Abstract

The study design used was a retrospective cohort. The objective of this study is to determine if intraoperative improvements in sagittal alignment on the operating table persisted on postoperative standing radiographs. Cervical sagittal alignment may be correlated to postoperative outcomes. Since anterior cervical discectomy and fusions (ACDFs) can restore some cervical lordosis through intervertebral grafts/cages, it is important to understand if intraoperative radiographic measurements correlate with persistent postoperative radiographic changes. Patients undergoing elective primary ACDF were screened for the presence of lateral cervical radiographs preoperatively, intraoperatively, and postoperatively. Patients were excluded if their first postoperative radiograph was more than 3 months following the procedure or if cervical lordosis was not able to be measured at each time point. Paired t-tests were utilized to compare differences in measurements between time points.

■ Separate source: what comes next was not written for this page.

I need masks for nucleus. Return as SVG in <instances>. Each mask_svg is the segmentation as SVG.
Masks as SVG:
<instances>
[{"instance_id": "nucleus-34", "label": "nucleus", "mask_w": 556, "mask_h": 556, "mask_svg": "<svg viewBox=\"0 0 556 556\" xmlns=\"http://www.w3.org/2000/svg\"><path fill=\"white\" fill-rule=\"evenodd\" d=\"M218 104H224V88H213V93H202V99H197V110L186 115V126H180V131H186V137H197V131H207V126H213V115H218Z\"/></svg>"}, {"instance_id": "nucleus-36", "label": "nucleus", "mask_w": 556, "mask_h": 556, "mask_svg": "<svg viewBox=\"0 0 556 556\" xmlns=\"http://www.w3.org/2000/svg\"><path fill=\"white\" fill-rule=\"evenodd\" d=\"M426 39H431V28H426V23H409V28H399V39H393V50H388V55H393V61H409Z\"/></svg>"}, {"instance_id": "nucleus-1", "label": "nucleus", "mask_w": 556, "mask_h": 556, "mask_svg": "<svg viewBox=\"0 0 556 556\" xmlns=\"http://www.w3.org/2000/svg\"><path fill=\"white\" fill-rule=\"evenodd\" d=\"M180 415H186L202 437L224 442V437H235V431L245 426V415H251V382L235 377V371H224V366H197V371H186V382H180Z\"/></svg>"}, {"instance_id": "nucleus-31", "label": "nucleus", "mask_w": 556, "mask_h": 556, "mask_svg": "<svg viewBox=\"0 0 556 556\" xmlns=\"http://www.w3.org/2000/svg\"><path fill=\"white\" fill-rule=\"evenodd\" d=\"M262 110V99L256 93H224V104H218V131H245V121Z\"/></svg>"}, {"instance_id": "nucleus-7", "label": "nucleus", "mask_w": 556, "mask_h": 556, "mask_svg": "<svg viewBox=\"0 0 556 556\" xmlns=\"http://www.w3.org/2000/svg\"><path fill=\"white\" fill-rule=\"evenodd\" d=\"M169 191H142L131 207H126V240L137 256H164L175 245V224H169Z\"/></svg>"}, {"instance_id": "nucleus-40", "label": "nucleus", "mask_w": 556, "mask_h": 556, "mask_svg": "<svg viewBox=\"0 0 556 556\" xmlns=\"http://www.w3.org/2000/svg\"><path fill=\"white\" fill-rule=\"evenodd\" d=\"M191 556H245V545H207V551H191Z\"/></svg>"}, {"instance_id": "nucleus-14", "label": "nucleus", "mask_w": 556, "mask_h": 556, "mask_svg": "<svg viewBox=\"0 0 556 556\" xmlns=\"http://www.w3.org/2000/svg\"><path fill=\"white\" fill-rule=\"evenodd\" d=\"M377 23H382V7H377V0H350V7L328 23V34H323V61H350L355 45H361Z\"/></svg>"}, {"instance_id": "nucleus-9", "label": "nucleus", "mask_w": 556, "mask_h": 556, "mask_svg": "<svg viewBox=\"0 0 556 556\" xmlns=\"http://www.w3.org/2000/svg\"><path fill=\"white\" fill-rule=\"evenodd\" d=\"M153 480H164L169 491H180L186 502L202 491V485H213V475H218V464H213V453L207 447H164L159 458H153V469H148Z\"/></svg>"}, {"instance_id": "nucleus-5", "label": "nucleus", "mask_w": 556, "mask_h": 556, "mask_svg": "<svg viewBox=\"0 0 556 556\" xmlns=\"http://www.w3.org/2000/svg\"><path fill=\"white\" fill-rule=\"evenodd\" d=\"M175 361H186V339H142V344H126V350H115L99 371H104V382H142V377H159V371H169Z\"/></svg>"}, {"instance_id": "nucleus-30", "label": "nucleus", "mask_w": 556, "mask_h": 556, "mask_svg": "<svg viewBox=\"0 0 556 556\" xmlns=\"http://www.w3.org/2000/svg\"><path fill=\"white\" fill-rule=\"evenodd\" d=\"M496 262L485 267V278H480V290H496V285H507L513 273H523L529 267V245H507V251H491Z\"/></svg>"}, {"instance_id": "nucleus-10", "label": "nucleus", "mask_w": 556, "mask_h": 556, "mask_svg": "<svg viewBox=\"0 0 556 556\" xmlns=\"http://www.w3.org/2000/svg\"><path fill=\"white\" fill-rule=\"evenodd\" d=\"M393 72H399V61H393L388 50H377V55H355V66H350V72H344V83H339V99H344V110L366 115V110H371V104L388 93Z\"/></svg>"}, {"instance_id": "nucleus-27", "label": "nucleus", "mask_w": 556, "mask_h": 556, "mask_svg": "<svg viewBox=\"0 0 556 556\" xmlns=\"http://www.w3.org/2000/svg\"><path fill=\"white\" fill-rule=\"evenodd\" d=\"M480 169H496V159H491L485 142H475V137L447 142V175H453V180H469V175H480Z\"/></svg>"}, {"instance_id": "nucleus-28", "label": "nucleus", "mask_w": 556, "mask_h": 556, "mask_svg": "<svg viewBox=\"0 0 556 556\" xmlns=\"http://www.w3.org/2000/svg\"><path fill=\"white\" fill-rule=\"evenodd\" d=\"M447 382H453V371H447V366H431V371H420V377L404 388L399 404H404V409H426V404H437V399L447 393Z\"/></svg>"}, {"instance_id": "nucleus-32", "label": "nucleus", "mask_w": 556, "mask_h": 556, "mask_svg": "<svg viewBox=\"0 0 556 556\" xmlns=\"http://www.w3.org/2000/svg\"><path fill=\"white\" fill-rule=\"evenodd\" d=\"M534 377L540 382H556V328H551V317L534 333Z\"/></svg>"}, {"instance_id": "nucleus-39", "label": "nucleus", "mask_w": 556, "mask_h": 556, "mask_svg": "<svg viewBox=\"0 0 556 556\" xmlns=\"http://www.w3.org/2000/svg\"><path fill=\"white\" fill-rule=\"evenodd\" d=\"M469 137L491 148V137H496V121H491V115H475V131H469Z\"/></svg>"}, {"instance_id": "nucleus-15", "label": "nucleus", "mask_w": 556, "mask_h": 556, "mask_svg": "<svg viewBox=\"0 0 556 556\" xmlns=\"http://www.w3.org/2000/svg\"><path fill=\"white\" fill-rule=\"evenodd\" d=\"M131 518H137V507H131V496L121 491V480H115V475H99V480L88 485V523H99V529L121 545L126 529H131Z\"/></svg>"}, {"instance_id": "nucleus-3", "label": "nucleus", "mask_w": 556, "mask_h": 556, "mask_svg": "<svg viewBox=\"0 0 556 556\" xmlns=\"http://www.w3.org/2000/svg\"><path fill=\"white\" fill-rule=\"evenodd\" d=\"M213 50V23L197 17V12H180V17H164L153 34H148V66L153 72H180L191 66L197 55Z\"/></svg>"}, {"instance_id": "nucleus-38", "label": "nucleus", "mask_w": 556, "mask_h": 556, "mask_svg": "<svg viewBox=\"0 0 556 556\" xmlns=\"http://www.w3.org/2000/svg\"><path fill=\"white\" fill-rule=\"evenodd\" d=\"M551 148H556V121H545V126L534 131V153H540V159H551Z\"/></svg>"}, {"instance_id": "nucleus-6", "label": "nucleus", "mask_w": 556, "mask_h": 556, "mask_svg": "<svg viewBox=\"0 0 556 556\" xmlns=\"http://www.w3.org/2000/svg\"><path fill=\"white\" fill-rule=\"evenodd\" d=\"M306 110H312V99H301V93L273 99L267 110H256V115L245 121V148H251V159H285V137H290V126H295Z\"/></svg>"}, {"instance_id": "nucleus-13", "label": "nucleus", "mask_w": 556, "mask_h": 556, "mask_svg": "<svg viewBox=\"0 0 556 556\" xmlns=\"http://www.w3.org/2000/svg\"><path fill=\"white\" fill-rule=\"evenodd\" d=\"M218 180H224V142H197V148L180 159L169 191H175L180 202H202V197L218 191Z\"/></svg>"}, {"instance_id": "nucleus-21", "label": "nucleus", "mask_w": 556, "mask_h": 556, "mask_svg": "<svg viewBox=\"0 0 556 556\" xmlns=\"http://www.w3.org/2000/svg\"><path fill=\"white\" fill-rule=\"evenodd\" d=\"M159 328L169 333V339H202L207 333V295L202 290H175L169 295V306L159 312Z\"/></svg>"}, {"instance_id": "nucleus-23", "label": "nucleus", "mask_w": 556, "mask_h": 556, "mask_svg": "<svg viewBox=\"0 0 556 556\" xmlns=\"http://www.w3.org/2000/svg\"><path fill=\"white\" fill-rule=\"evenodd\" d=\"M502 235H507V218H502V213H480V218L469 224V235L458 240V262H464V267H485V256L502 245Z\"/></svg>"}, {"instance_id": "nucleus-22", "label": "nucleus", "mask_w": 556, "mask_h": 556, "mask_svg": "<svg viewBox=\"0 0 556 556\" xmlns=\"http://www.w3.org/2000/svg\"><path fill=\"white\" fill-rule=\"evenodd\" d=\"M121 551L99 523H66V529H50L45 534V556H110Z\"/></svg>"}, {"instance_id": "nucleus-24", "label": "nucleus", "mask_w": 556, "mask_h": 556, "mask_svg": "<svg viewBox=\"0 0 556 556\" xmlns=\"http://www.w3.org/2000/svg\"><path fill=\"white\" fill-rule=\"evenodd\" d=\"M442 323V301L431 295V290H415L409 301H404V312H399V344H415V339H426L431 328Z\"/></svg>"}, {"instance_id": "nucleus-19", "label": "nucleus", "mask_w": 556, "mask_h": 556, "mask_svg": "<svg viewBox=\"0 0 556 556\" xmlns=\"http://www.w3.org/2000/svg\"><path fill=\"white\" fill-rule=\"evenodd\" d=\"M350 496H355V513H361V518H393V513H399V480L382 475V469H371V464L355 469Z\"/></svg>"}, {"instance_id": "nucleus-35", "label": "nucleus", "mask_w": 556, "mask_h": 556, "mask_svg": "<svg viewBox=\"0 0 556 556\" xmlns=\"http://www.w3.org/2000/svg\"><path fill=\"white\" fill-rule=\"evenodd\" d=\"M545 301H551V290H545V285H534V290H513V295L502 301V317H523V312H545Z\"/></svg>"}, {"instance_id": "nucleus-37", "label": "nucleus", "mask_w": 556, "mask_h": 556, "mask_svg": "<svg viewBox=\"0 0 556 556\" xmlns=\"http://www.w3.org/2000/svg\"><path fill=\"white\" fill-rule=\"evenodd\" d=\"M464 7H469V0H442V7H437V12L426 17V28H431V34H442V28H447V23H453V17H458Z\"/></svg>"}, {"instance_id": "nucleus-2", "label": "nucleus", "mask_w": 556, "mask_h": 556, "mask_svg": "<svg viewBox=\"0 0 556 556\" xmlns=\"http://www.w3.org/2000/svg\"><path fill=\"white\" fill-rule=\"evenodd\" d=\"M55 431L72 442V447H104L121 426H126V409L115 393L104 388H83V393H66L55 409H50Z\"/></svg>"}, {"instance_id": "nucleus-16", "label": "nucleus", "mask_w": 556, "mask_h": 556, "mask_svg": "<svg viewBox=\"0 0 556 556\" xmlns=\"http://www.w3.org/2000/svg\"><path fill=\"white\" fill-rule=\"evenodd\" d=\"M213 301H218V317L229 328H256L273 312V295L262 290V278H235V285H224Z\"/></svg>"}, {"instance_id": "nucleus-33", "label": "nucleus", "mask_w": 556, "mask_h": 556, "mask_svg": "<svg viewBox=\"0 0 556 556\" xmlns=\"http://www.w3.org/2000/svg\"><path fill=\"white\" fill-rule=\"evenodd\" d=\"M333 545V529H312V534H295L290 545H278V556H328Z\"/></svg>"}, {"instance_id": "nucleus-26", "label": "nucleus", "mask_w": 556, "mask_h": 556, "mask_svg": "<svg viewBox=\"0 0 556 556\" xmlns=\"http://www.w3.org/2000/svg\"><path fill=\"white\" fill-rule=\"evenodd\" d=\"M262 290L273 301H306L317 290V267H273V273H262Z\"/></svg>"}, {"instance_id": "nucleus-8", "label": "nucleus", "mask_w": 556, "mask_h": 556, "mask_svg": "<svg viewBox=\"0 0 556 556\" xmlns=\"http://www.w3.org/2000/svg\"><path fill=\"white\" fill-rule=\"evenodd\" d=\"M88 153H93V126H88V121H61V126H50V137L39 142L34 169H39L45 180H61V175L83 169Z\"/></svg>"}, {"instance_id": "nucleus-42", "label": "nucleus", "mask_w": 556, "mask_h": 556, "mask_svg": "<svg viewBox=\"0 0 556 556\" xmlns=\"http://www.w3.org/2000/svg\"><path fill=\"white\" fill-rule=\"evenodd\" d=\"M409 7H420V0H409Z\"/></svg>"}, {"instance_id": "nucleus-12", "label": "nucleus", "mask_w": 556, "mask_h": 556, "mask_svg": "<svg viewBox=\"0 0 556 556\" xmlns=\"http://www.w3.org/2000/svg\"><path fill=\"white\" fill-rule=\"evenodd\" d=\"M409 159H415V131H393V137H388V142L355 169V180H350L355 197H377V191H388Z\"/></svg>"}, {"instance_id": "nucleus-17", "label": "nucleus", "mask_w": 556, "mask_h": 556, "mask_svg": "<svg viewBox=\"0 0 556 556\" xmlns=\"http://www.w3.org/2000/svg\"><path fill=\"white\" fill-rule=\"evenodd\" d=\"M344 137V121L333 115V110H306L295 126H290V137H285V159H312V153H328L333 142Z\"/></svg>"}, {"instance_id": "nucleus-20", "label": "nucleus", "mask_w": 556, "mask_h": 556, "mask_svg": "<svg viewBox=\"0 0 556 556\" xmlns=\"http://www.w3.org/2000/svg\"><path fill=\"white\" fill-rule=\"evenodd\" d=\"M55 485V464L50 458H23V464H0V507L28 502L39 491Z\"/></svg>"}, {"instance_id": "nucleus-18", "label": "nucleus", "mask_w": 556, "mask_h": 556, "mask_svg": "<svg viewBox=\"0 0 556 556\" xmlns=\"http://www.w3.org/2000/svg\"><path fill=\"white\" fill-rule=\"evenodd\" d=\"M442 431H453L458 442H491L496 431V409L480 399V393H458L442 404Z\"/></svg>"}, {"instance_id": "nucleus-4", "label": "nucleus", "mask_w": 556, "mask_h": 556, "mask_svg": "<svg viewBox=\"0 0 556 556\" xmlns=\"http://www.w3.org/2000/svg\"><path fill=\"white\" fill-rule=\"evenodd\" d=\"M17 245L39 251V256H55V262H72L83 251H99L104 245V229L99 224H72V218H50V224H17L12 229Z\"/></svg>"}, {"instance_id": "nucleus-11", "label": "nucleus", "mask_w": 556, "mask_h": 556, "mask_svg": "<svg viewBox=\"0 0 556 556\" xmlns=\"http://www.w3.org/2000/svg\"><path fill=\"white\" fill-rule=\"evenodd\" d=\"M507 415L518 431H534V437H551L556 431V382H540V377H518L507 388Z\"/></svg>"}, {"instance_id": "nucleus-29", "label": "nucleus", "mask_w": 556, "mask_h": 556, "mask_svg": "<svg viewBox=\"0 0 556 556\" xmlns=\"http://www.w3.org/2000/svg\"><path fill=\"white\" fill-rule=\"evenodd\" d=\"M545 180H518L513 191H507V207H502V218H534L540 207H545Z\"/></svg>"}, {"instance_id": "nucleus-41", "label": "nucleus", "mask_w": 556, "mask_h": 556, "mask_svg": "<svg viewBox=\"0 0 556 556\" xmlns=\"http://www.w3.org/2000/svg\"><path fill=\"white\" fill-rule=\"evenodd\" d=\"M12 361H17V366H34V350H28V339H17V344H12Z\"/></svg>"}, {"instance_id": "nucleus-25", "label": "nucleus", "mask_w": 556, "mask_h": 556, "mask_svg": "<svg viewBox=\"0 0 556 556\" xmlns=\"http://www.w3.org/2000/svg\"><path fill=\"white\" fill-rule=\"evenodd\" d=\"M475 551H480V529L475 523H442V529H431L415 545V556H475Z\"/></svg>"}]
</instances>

Statistical significance was set at P < 0.05. Of 46 included patients, 26 (56.5%) were female, and the mean age was 55.2 ± 11.6 years. C0-C2 lordosis significantly increased from the preoperative to intraoperative time point (delta [Δ] = 4.49, P = 0.029) and significantly decreased from the intraoperative to postoperative time period (Δ = -6.57, P < 0.001), but this resulted in no significant preoperative to postoperative change (Δ = -2.08, P = 0.096). C2 slope decreased from the preoperative to the intraoperative time point (Δ = -3.84, P = 0.043) and significantly increased from the intraoperative to the postoperative time point (Δ = 3.68, P = 0.047), which also resulted in no net change in alignment between the preoperative and postoperative periods (Δ = -0.16, P = 0.848). There was no significant difference in the C2-C7 SVA from the preoperative to intraoperative (Δ = 0.85, P = 0.724) or intraoperative to postoperative periods (Δ = 2.04, P = 0.401); however, the C2-C7 SVA significantly increased from the preoperative to postoperative period (Δ = 2.88, P = 0.006). Intraoperative positioning predominantly affects the mobile upper cervical spine, particularly C0-C2 lordosis and C2 slope, but these changes do not persist postoperatively.